O indígena brasileiro em foco na atualidade
Enviada em 27/10/2017
De acordo com o sociólogo Émile Durkheim, a sociedade pode ser comparada a um corpo biológico, pois ela é formada por partes integradas. Decerto, para que esse organismo seja harmônico, é essencial a garantia de todos os direitos dos cidadãos. Contudo, a violência- física e simbólica- sofrida pelos índios rompe esse equilíbrio. Desse forma, deve-se analisar como a herança histórica-cultural e a negligência do Poder Público potencializam tal problemática.

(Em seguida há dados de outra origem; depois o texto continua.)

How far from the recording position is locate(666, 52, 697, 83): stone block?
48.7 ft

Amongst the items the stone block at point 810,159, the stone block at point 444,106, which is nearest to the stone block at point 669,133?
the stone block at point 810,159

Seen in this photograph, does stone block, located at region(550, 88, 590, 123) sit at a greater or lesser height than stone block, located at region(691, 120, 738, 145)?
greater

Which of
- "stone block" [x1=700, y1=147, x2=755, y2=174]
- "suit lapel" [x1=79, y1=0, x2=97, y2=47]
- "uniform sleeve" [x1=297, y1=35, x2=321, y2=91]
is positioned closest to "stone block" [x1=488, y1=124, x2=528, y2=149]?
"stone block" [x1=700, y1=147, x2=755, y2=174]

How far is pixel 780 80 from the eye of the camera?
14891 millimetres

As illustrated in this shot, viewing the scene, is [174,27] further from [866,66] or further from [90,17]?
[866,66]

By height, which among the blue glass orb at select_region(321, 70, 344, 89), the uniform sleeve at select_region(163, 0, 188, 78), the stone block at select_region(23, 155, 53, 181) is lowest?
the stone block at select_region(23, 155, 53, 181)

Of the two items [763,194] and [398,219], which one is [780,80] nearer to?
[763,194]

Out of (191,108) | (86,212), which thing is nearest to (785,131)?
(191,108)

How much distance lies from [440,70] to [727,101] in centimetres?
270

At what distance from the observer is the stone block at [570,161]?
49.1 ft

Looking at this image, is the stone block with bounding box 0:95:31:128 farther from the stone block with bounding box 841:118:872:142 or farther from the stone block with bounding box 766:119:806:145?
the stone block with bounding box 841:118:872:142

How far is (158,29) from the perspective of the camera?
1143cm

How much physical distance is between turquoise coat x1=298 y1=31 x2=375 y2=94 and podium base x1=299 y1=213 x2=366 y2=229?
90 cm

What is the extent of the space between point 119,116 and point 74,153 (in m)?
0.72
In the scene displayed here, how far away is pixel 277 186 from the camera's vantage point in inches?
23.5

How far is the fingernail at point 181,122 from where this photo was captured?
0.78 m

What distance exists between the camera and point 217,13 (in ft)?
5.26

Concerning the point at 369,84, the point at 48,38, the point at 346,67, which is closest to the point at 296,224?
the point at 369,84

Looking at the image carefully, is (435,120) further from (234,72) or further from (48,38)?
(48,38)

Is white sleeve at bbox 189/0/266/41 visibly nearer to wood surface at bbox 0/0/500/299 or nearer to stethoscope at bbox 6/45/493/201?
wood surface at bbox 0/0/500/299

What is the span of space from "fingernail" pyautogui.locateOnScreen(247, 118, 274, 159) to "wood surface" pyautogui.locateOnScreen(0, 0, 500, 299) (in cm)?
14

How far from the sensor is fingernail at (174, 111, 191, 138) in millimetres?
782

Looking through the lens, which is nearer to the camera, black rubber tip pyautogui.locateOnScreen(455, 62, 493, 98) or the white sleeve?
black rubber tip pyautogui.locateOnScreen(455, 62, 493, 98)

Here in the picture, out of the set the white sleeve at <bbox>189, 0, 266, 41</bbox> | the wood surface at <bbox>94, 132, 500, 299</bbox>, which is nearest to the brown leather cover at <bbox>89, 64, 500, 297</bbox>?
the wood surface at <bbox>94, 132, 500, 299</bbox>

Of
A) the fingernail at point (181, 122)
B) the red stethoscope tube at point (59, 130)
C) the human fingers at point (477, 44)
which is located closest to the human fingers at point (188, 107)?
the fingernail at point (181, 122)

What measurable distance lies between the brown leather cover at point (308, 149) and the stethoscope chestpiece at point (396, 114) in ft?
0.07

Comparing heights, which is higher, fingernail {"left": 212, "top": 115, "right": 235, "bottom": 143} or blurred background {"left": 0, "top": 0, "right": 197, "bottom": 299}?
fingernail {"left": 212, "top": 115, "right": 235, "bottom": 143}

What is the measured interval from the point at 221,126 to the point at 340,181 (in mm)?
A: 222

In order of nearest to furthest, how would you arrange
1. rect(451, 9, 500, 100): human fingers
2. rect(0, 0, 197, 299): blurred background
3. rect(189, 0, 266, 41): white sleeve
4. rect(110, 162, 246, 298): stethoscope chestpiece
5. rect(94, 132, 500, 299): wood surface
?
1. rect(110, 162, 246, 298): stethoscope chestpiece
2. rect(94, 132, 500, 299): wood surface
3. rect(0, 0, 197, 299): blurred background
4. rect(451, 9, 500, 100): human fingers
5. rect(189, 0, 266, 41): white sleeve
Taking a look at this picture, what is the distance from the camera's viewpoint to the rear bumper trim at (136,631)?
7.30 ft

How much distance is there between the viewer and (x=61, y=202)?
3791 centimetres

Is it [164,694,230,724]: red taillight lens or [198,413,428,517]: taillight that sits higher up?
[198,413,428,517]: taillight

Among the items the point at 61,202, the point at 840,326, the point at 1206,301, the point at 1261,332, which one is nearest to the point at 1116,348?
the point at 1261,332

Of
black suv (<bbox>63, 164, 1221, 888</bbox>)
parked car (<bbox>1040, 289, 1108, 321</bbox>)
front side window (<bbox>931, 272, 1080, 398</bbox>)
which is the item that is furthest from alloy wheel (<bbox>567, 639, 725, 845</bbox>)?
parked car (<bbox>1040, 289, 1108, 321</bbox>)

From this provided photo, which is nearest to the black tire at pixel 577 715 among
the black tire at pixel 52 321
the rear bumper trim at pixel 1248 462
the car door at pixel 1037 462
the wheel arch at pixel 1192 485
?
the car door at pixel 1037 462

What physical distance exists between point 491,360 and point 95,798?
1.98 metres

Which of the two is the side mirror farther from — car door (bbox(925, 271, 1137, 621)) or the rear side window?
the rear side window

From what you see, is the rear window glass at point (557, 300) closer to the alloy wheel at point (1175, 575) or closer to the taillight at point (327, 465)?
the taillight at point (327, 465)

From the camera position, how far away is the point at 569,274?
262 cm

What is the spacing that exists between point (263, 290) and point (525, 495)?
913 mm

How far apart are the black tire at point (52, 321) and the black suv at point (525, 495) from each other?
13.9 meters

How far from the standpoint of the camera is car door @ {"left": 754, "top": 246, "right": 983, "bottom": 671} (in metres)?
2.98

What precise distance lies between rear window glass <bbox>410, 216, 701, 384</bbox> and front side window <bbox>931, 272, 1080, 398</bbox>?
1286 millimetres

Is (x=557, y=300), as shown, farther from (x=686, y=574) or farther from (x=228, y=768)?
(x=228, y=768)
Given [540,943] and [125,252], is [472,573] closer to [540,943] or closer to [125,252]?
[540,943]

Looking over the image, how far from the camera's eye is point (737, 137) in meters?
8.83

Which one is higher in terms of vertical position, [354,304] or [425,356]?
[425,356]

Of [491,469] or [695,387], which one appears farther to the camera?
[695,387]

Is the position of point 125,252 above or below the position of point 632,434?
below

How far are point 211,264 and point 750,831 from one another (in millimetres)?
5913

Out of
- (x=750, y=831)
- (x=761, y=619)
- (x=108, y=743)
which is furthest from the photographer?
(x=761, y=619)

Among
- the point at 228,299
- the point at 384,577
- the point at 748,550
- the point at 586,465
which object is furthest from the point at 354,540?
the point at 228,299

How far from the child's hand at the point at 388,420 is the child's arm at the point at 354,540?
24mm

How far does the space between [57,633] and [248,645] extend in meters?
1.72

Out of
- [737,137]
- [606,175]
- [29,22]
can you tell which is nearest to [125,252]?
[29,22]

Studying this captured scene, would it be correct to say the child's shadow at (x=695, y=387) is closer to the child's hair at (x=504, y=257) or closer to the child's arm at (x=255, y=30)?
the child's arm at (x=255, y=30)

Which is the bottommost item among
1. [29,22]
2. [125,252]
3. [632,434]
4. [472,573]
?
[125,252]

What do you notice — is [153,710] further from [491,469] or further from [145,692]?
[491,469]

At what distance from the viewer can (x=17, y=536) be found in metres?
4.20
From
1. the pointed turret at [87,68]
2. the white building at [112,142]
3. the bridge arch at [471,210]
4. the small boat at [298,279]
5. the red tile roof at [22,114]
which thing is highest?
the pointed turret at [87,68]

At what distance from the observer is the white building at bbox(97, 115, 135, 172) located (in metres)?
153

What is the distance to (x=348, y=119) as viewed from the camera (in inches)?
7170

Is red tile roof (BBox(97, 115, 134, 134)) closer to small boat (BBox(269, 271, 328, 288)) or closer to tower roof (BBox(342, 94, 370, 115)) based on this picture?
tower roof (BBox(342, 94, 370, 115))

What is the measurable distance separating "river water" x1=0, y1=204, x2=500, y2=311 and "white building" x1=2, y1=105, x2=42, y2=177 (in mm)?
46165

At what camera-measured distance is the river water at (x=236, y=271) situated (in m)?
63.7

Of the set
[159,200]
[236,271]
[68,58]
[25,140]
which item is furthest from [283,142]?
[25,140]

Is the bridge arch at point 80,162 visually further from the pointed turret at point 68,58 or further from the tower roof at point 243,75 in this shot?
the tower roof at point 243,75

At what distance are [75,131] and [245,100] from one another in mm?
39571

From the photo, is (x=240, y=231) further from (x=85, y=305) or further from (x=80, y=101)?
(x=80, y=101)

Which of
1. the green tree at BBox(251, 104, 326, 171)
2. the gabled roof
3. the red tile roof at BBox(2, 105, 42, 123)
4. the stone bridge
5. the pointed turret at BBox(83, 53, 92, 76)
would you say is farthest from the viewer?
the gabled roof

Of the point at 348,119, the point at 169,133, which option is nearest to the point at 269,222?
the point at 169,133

A herança histórica-cultural é uma forte impulsionadora da violência sofrida pelos nativos. Isso decorre desde da chegada dos portugueses, no século XV, na América Portuguesa, quando os jesuítas impuseram a cultura europeia sobre esse povo, favorecendo o etnocentrismo. A sociedade, então, por tender a incorporar as estruturas sociais de sua época, conforme defendeu o sociólogo Pierre Bordieu, naturalizou esse pensamento e passou a reproduzir tal prática preconceituosa. Em razão disso, muitos índios ficam á margem da sociedade, sem poder desfrutar de sua cidadania, como, por exemplo, dificuldade em conseguir emprego ou em frequentar a escola.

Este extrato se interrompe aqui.